Kate Walsh, on the other hand, provided a contrasting perspective from Cornell. Walsh acknowledged that some schools are facing declining enrollment, but Cornell has been fortunate to have record applications. She attributed this success to their comprehensive program that spans operations, real estate, private equity, and technology.  

Industry’s Role in Driving Enrollment and Improving Reputation 

Quadri-Felitti suggested that the industry needs to visually and narratively shift away from traditional images, like the front desk, and begin to highlight the dynamic and multifaceted nature of hospitality. She stressed the importance of communicating the broad spectrum of skills necessary in the industry to parents and guidance counselors, making it clear that hospitality is much more than just working with people. 

Kate echoed this sentiment, emphasizing the need for industry engagement in classrooms, offering internships, and outlining explicit career pathways, including opportunities in corporate roles. She noted that competitive salaries and the chance to work with cutting-edge technology (e.g., machine learning, AI) are crucial in attracting students. 

Effective Models and Strategies 

Both academics agreed that some companies and schools are successfully navigating these challenges. Large, multinational brands often have the resources to create scalable initiatives and clear career paths, while smaller, independent hotels may lag. 

Quadri-Felitti highlighted the importance of real-time experience and faculty externships to keep curriculum relevant. She encouraged the industry to support faculty in spending time in the field to stay updated with current practices. Additionally, she called for the industry to help develop lesson plans and modules, providing comprehensive curriculum support to bridge the gap between academia and industry needs. 

Walsh noted that at Cornell, they have great data analytics around who top employers are, trends on salary, bonus, how long they stay for first and second jobs which helps guide students towards fulfilling career paths. 

Addressing the Talent Gap in Commercial Roles 

Both academics addressed the lack of interest in marketing, sales, and revenue management roles among students. Walsh suggested leveraging data and AI to make these roles more appealing. She recommended that industry leaders articulate their needs clearly and collaborate with academic institutions to integrate real-world applications into the curriculum. Sharing personal career journeys and practical challenges with students can also make these roles more relatable and attractive. 

Quadri-Felitti stressed the need to stop glamorizing roles in real estate and finance, highlighting the significant impact commercial professionals can have on business success. 

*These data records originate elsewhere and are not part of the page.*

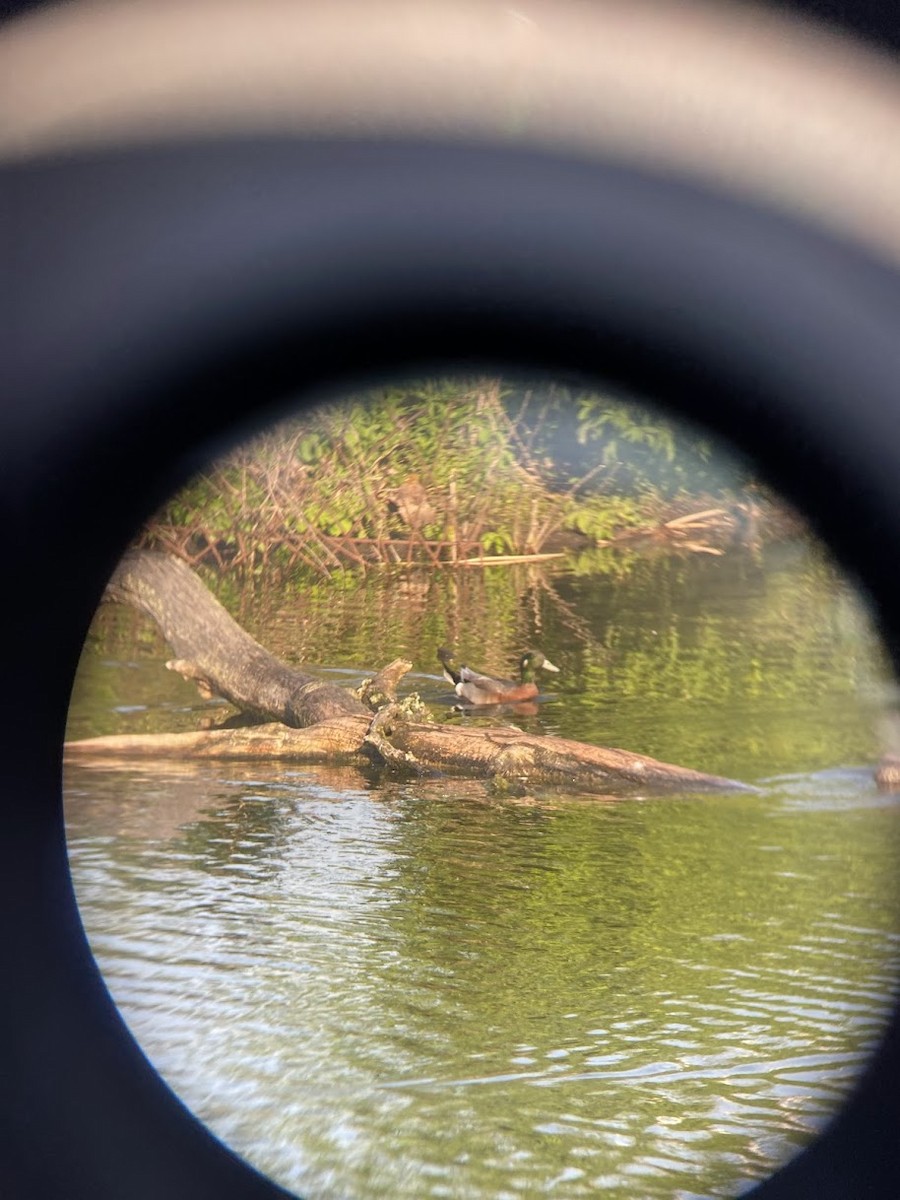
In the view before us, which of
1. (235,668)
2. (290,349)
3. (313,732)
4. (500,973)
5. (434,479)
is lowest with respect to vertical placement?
(500,973)

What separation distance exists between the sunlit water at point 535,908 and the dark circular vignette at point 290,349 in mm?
80

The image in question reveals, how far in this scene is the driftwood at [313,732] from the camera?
5.84 feet

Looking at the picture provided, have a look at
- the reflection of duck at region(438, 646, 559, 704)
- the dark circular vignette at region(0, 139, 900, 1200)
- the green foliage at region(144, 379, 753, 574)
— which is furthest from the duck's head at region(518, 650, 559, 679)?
the dark circular vignette at region(0, 139, 900, 1200)

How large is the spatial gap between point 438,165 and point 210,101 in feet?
0.99

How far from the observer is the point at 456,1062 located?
5.49 ft

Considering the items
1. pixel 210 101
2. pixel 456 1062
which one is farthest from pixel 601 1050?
pixel 210 101

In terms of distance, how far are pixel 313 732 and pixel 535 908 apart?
46cm

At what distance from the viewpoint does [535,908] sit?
5.67 feet

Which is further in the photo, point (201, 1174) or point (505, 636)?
point (505, 636)

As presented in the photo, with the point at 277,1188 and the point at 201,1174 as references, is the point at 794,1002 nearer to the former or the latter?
the point at 277,1188

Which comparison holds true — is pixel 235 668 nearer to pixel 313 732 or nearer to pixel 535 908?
pixel 313 732

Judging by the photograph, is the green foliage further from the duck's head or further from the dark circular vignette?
the duck's head

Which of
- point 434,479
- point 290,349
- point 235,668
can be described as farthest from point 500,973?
point 290,349

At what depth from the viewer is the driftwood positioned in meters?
1.78
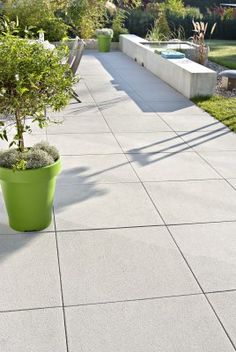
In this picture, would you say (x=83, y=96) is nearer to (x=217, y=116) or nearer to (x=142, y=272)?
(x=217, y=116)

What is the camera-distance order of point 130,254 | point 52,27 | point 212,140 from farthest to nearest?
point 52,27
point 212,140
point 130,254

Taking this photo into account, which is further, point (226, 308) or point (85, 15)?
point (85, 15)

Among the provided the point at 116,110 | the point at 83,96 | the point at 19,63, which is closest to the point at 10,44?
the point at 19,63

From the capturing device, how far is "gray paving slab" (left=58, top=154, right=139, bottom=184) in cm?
500

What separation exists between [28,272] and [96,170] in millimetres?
2190

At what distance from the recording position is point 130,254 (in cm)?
354

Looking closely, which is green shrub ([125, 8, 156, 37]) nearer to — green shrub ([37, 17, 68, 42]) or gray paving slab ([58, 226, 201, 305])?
green shrub ([37, 17, 68, 42])

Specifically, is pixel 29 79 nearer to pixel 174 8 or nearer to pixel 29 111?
pixel 29 111

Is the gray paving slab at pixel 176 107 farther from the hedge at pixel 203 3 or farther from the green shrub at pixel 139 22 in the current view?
the hedge at pixel 203 3

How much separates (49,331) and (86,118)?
5.16 meters

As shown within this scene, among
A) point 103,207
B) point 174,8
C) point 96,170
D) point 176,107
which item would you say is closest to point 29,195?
point 103,207

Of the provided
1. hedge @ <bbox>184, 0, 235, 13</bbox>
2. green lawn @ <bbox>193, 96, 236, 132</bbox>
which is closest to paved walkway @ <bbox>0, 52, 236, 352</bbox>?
green lawn @ <bbox>193, 96, 236, 132</bbox>

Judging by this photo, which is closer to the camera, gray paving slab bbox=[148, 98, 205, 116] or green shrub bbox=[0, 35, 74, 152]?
green shrub bbox=[0, 35, 74, 152]

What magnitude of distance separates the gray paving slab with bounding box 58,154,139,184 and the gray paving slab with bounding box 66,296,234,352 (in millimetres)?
A: 2193
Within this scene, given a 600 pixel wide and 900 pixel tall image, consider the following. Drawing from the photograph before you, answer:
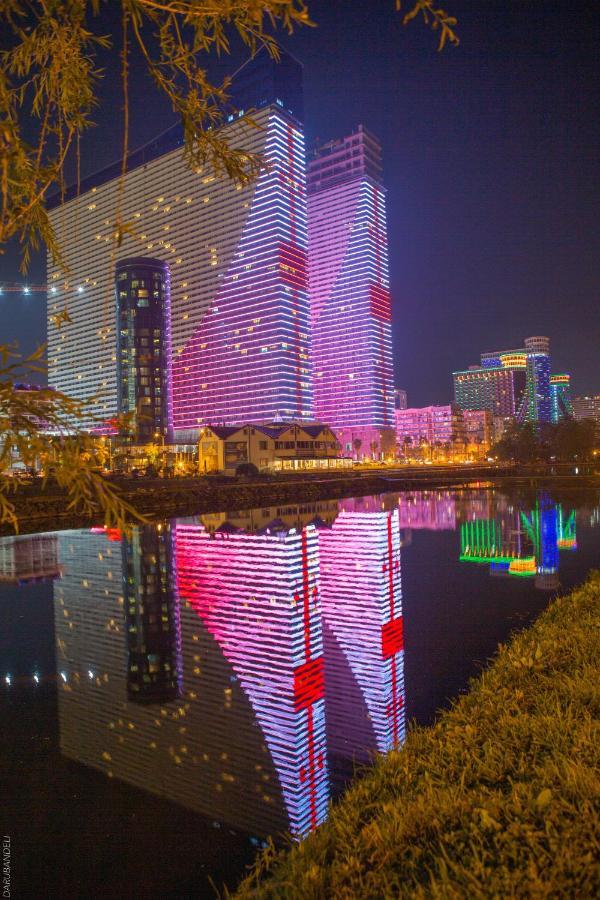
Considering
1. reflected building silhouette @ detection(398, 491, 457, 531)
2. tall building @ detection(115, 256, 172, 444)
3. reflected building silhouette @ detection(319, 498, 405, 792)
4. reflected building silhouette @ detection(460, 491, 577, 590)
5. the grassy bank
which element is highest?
tall building @ detection(115, 256, 172, 444)

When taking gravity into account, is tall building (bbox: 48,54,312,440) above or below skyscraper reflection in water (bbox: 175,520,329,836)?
above

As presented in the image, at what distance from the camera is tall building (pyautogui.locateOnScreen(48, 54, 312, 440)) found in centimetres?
15288

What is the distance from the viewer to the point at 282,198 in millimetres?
154000

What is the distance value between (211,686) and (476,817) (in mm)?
5823

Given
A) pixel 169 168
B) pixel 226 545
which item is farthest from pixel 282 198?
pixel 226 545

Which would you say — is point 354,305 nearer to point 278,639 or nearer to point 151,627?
point 151,627

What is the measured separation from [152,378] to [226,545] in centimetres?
12822

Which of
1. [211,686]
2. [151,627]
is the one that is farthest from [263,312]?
[211,686]

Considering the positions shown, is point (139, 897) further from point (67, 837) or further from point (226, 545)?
point (226, 545)

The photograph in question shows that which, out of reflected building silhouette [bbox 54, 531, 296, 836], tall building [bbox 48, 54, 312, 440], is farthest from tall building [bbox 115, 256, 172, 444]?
reflected building silhouette [bbox 54, 531, 296, 836]

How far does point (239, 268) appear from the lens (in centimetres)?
16075

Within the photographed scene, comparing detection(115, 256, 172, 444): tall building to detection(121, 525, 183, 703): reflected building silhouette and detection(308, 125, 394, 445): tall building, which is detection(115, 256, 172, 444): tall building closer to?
detection(308, 125, 394, 445): tall building

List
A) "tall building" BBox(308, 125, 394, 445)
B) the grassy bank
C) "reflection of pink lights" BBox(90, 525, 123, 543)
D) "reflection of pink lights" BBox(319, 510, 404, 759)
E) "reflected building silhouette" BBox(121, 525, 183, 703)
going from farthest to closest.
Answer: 1. "tall building" BBox(308, 125, 394, 445)
2. "reflection of pink lights" BBox(90, 525, 123, 543)
3. "reflected building silhouette" BBox(121, 525, 183, 703)
4. "reflection of pink lights" BBox(319, 510, 404, 759)
5. the grassy bank

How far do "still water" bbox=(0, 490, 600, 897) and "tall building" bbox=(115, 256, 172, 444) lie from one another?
422 feet
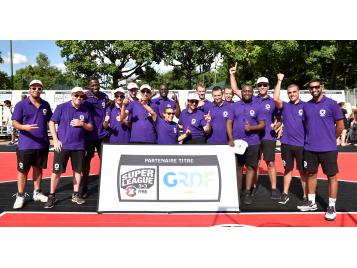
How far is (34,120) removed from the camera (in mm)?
6504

The interviews underscored the critical need for stronger collaboration between academia and the hospitality industry. By providing robust real-world experiences, reshaping the narrative around hospitality careers, and supporting faculty development, HSMAI members can attract and retain top talent. As Quadri-Felitti fittingly summarized, “We need to teach people how to learn,” emphasizing the importance of fostering lifelong learning and adaptability in the fast-moving world of hospitality. 

These insights provide a roadmap for how the hospitality industry can better support academia and, in turn, secure a bridge to our brightest future of talent in hospitality commercial functions.